Humans are emotional beings. Emotions colour the way that we interpret things, whose information or request we will rely on or question and doubt. They affect what we’re capable of doing, how motivated we are to do what. Beside ‘emotions’, we might mention ‘energy’. The word sounds vague, but describes something many of us feel daily, namely the speed at which we’re able to process, the rhythm of things, and the level of motivation we experience.
Shapeshifters pay close attention to the emotions and energy of the people they interact with, and actively put effort in calibrating them. Typically, to increase ease and flow: the capacity to work or interact with less perceived effort and friction, over longer periods of time.
When that emotional and energetic labour is missing, all sorts of problems tend to happen: spiralling misunderstandings, false escalations, or conflict avoidance. Some people will be more guarded, reducing creativity, problem solving, and general enjoyment of things. Others will be more outspoken, responding to (perceived) apathy with (perceived) aggression.
That type of labour is largely feminised, and typically seen as ‘magic’ or ‘personal’. It is, however, something that is done deliberately by shapeshifters, with the following aspects.
- Emotional safe space. When someone is upset, irritated, frustrated, etc, shapeshifters are available to listen confidentially and without judgement, as a sort of ‘in-house therapist’. Often, this is enough for emotional intensity to decrease. This can be particularly valuable for top executives or managers who hold a lot of pressure, and must do a lot of emotional calibration themselves. Shapeshifters help them regulate, to the benefit of all. They act like a balm or painkiller, relieve pressure in the moment, and reduce the risk of reactive decisions or burn out, especially in a ‘crisis’ or ‘rush’.
- Energy calibration in meetings, workshops, and everyday interactions, shapeshifters pay attention to the levels of energy and modulate them, raising or lowering them depending on the context, to counter apathy, aggression or anxiety. They do this by slowing down or accelerating their own speech, gestures, even breathing, tone of voice, or choosing words deliberately intended to soothe or excite. This can be done very deliberately, or ‘happen’ less consciously as a matter of habit.
- Trust repair and maintenance. Shapeshifters understand the mechanics of trust, and what can harm it. They look for points of interpersonal friction, when people have differing styles, cultures, temperaments, and look for ways to compensate. This can be through various one-on-one interventions, reframing what happened, or letting people describe a negative experience and offer a reframe or alternative interpretation. Or it can be by fostering and reflecting on positive interactions that offset friction.

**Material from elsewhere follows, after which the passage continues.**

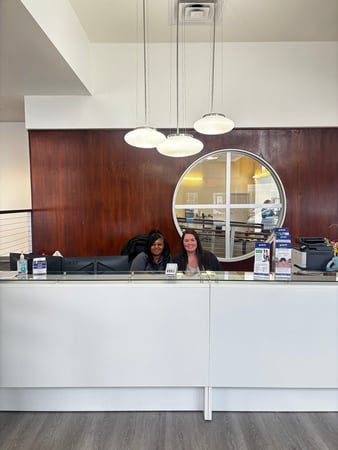 MVPT - Buffalo, NY clinic front desk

- Emotional role modelling. Shapeshifters are good at regulating their own emotions, and visibly do it. They normalise emotional and energetic language, help others develop vocabulary to describe what is happening and understand themselves. Not only do they foster ‘calm and positivity’, and nurture a sense of care and belonging but they turn emotions into a source of insights for what is happening in the group.

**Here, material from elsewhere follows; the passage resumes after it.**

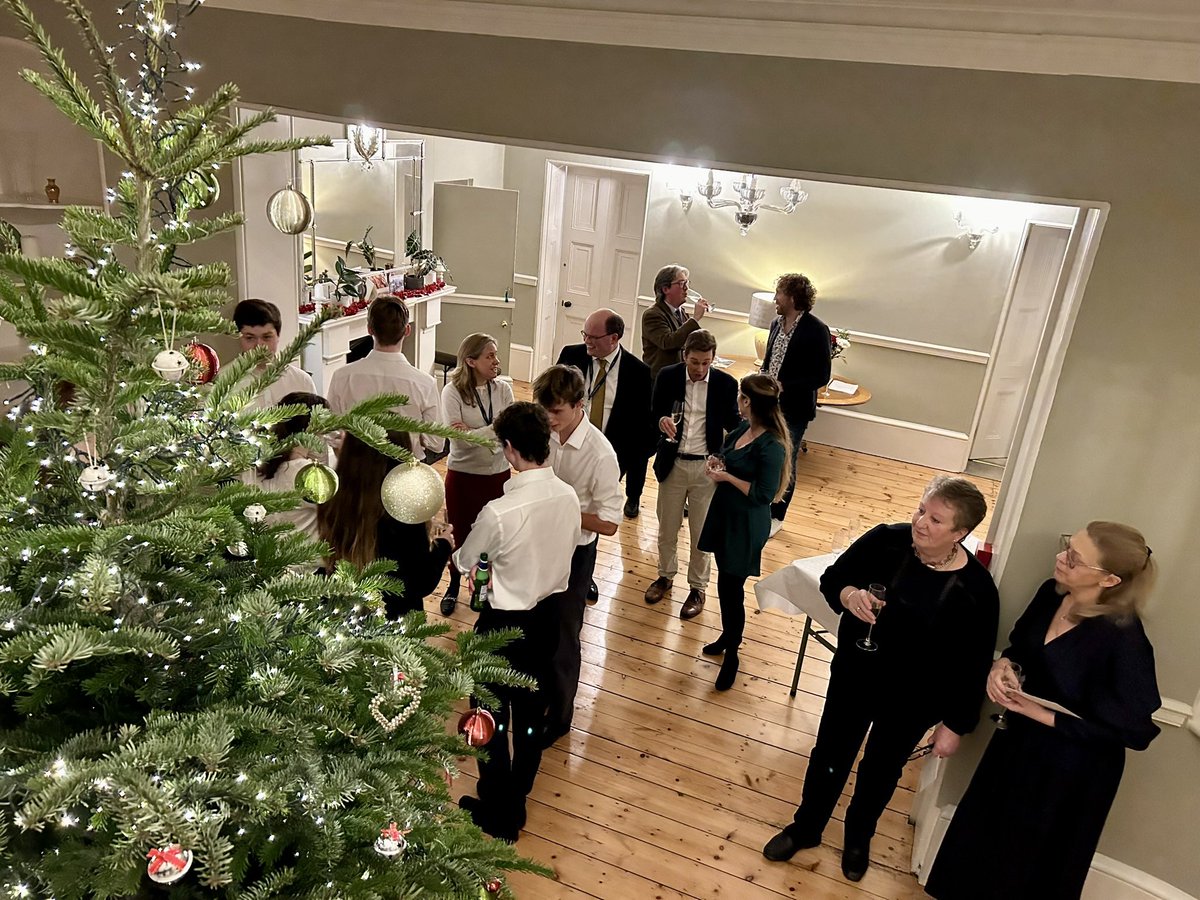 WinCollK's tweet image. Christmas supper 2023.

In short, shapeshifters manage the emotional bandwidth of the system – the whole or the parts they can influence, knowing this could have a ripple effect.. They hold what might be called the emotional architecture of a system: the unseen scaffolding that allows collaboration to hold under pressure. This is a “soft skill,” true, but in the same way that we might want – and need – our pillows, bandages and airbags to be soft.